I inherently distrust road signs. They serve the locals. They don't convey adequate longitudes and latitudes for drunken, sleep-starved wanderers. I have no idea where I'm going. West, probably, but that is all. I'm the type of person who'd get lost on the yellow brick road. It's not hard to picture. Flying monkeys are dining on that fat ass lion, the tin man lubes himself in autoerotic fervor, and I've used the scarecrow for tinder. We're deep in the woods, not a brick in sight (yellow or otherwise) and I am making boldly erroneous identifications of Oz's North Star. "Come 'round the fire, Flying Monkey, and bring some o' that white meat."

I'm not making this flight. No way.
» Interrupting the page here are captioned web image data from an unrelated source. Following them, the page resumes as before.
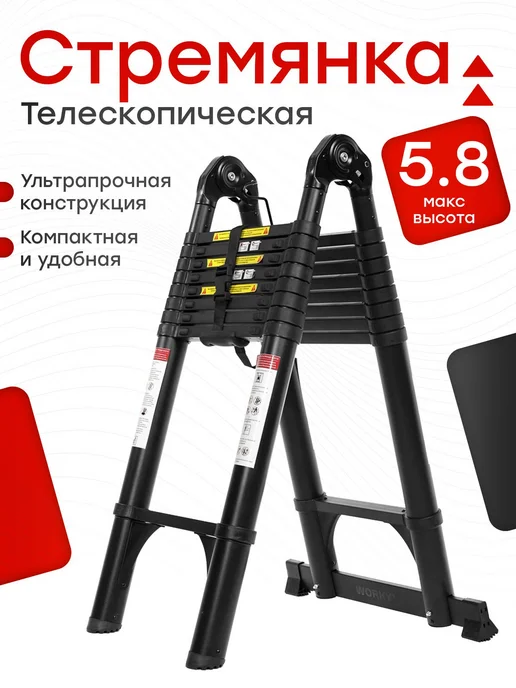 WORKY Лестница стремянка сталь 2,9 5,8м, 7 14, 5,8 м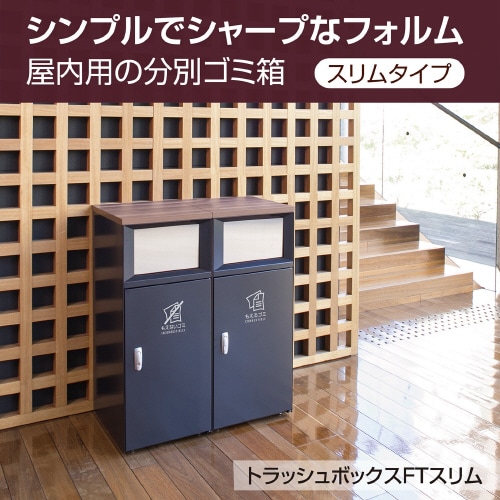 トラッシュボックスFTスリムアーバングレーあきかん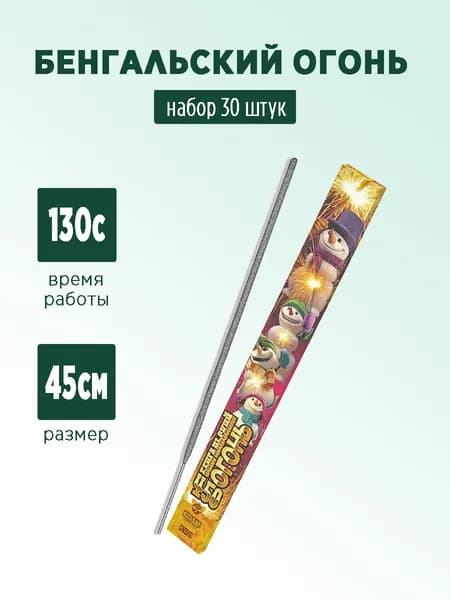 Бенгальский огонь 45см 10 упаковок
My foot crushes the accelerator. I slow long enough to avoid a speed trap. The cop squats in the median, swatting down LA-bound losers. I take a guess at one of the exits and it pays off. I'm spit out at the edge of Watts. No problem now. I dump off the car and scramble through LAX to my gate. Just as I arrive, boarding is cancelled. The pilot, I'm told, is sick, and the flight is delayed until a replacement can be found. This, of course, is bullspit. I passed his car on the way here. He was losing money at the same tables we were. He's not sick. His car is upside down in a ditch off the 15, but he's not sick.

I struggle to stay awake at the gate. If I sleep, I'll never hear the new boarding call. Gotta stay up. I pace and sit and pace and sit. I stink of alcohol and desert wind. But I'm here. As the plane finally launches towards New York, I promise to never forget the act of compassion by the stranger-pilot who engaged in massive, self-inflicted perils (spawned by a brutal Vegas losing streak, no doubt) so that I may catch my flight. Thank you, stranger. Excelsior.